**Task requirements**
Whether an entry is long or short, retype it exactly.

(Stored data entries)
####
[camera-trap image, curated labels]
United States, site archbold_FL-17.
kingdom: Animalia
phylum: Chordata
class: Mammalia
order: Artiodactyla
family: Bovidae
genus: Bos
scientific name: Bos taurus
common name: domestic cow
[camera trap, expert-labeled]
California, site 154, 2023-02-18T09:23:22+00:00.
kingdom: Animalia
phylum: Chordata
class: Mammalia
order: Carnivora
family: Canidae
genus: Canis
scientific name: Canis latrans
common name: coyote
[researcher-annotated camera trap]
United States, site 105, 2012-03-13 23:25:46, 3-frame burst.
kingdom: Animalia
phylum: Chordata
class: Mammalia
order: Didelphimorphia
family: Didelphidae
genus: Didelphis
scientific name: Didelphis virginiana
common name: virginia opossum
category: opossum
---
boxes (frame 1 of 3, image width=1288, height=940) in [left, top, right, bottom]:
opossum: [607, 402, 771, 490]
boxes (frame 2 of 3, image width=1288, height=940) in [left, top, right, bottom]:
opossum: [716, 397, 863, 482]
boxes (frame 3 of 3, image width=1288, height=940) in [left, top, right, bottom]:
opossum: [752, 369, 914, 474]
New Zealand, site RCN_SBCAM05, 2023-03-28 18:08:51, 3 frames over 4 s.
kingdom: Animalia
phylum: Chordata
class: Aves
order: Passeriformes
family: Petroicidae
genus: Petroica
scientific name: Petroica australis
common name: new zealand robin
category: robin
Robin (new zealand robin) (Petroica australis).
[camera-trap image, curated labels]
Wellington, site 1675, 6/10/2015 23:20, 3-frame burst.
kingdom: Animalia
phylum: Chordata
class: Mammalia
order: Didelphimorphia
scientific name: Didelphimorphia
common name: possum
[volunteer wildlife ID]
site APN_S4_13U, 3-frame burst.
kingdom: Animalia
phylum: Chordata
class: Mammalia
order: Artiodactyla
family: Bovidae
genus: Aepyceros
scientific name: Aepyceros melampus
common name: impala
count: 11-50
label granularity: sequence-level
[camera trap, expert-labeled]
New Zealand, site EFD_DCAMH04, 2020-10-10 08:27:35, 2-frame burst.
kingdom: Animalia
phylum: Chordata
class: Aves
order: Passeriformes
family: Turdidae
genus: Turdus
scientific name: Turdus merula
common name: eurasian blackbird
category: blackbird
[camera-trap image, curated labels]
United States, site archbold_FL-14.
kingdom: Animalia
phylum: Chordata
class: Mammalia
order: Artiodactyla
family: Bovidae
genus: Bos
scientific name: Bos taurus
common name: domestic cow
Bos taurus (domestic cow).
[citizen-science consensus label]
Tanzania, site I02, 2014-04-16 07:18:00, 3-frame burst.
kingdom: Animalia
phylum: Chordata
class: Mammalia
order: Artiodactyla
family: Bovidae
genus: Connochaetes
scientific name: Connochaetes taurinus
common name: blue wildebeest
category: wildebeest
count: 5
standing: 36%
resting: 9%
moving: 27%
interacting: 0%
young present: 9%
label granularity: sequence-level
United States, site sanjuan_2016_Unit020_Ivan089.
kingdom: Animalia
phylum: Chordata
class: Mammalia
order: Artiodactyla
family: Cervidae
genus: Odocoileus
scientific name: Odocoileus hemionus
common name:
####
**Answer below**
[camera-trap image, curated labels]
United States, site archbold_FL-17.
kingdom: Animalia
phylum: Chordata
class: Mammalia
order: Artiodactyla
family: Bovidae
genus: Bos
scientific name: Bos taurus
common name: domestic cow
[camera trap, expert-labeled]
California, site 154, 2023-02-18T09:23:22+00:00.
kingdom: Animalia
phylum: Chordata
class: Mammalia
order: Carnivora
family: Canidae
genus: Canis
scientific name: Canis latrans
common name: coyote
[researcher-annotated camera trap]
United States, site 105, 2012-03-13 23:25:46, 3-frame burst.
kingdom: Animalia
phylum: Chordata
class: Mammalia
order: Didelphimorphia
family: Didelphidae
genus: Didelphis
scientific name: Didelphis virginiana
common name: virginia opossum
category: opossum
---
boxes (frame 1 of 3, image width=1288, height=940) in [left, top, right, bottom]:
opossum: [607, 402, 771, 490]
boxes (frame 2 of 3, image width=1288, height=940) in [left, top, right, bottom]:
opossum: [716, 397, 863, 482]
boxes (frame 3 of 3, image width=1288, height=940) in [left, top, right, bottom]:
opossum: [752, 369, 914, 474]
New Zealand, site RCN_SBCAM05, 2023-03-28 18:08:51, 3 frames over 4 s.
kingdom: Animalia
phylum: Chordata
class: Aves
order: Passeriformes
family: Petroicidae
genus: Petroica
scientific name: Petroica australis
common name: new zealand robin
category: robin
Robin (new zealand robin) (Petroica australis).
[camera-trap image, curated labels]
Wellington, site 1675, 6/10/2015 23:20, 3-frame burst.
kingdom: Animalia
phylum: Chordata
class: Mammalia
order: Didelphimorphia
scientific name: Didelphimorphia
common name: possum
[volunteer wildlife ID]
site APN_S4_13U, 3-frame burst.
kingdom: Animalia
phylum: Chordata
class: Mammalia
order: Artiodactyla
family: Bovidae
genus: Aepyceros
scientific name: Aepyceros melampus
common name: impala
count: 11-50
label granularity: sequence-level
[camera trap, expert-labeled]
New Zealand, site EFD_DCAMH04, 2020-10-10 08:27:35, 2-frame burst.
kingdom: Animalia
phylum: Chordata
class: Aves
order: Passeriformes
family: Turdidae
genus: Turdus
scientific name: Turdus merula
common name: eurasian blackbird
category: blackbird
[camera-trap image, curated labels]
United States, site archbold_FL-14.
kingdom: Animalia
phylum: Chordata
class: Mammalia
order: Artiodactyla
family: Bovidae
genus: Bos
scientific name: Bos taurus
common name: domestic cow
Bos taurus (domestic cow).
[citizen-science consensus label]
Tanzania, site I02, 2014-04-16 07:18:00, 3-frame burst.
kingdom: Animalia
phylum: Chordata
class: Mammalia
order: Artiodactyla
family: Bovidae
genus: Connochaetes
scientific name: Connochaetes taurinus
common name: blue wildebeest
category: wildebeest
count: 5
standing: 36%
resting: 9%
moving: 27%
interacting: 0%
young present: 9%
label granularity: sequence-level
United States, site sanjuan_2016_Unit020_Ivan089.
kingdom: Animalia
phylum: Chordata
class: Mammalia
order: Artiodactyla
family: Cervidae
genus: Odocoileus
scientific name: Odocoileus hemionus
common name:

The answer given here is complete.